Formel-1-Weltmeister Sebastian Vettel im Interview mit dem Abendblatt über seine Chancen und Sorgen um die Sicherheit.

Melbourne. Mit dem Rennen in Melbourne startet an diesem Wochenende für Weltmeister Sebastian Vettel, 23, die Operation Titelverteidigung. Im Abendblatt-Interview zeigt er sich höchst zuversichtlich.

Abendblatt:

Sie haben mit 19 Jahren in der Formel 1 debütiert, ein Jahr später, 2008, gewannen Sie Ihr erstes Rennen. In der darauffolgenden Saison waren es schon vier Siege, und im Vorjahr holten Sie Ihren ersten WM-Titel. Haben Sie manchmal Angst davor, dass es für Sie nicht immer weiter nach oben gehen kann?

Sebastian Vettel:

Ich schaue nicht auf meine Karriere zurück und denke: Toll, was ich schon alles erreicht habe. Ich weiß, dass ich weiter an mir arbeiten muss. Ich habe im Vorjahr Fehler gemacht, und ich habe mir das Ziel gesteckt, dass ich diese Fehler nicht mehr mache und überhaupt Fehler vermeide. Man sagt, dass es für einen leichter wird, wenn man einmal Weltmeister geworden ist. Ich glaube auch, dass mich der Titel innerlich viel lockerer gemacht hat.
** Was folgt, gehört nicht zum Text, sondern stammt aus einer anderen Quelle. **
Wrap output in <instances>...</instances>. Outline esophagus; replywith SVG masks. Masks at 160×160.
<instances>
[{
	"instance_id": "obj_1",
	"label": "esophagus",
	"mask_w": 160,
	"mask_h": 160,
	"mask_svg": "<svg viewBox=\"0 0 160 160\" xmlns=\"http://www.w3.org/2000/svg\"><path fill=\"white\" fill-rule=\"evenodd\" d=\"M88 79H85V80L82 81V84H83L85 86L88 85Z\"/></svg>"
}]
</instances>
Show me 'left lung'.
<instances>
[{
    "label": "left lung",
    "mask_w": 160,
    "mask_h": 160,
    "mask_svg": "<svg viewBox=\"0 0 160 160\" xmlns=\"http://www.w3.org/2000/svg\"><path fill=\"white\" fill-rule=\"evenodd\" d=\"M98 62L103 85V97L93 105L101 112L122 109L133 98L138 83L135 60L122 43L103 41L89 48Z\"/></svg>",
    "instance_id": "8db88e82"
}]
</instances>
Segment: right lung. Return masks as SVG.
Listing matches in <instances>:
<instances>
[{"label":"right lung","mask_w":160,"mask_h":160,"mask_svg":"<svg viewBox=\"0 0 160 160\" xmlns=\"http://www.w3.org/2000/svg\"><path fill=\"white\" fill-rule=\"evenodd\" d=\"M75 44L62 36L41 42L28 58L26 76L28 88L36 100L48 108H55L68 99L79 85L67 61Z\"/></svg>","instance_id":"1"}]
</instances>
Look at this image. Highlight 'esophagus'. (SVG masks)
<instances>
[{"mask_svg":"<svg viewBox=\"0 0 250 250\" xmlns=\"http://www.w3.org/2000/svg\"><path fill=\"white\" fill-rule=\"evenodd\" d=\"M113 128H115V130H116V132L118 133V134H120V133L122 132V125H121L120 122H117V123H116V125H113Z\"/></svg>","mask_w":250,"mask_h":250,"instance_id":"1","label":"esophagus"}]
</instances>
Ist die Jagd nach Titeln der größte Ansporn für Sie?

Vettel:

Nein. Mich macht mein Job sehr zufrieden. Das ist mir nach der letzten Saison bewusst geworden, die physisch und psychisch sehr stressig war. Als die Räder im Januar stillstanden, habe ich gemerkt, wie sehr ich das Rennfahren vermisst habe, die Atmosphäre an der Strecke, mein Team. Schon während der Testfahrten hat es bei mir wieder gekribbelt.

Was haben Sie genau vermisst?

Vettel:

Die Leute denken wahrscheinlich, was hat der für einen monotonen Job, bis auf das Reisen vielleicht. Aber die Arbeit mit einem Rennauto ist total abwechslungsreich. Ständig werden neue Teile eingebaut und Details verändert. Als Fahrer musst du eine Vorstellung davon bekommen, wie neue Teile miteinander funktionieren könnten. Die Formel 1 ist deshalb so spannend für mich, weil selbst das schnellste Auto noch irgendein Problem haben kann. Das zu lösen motiviert mich.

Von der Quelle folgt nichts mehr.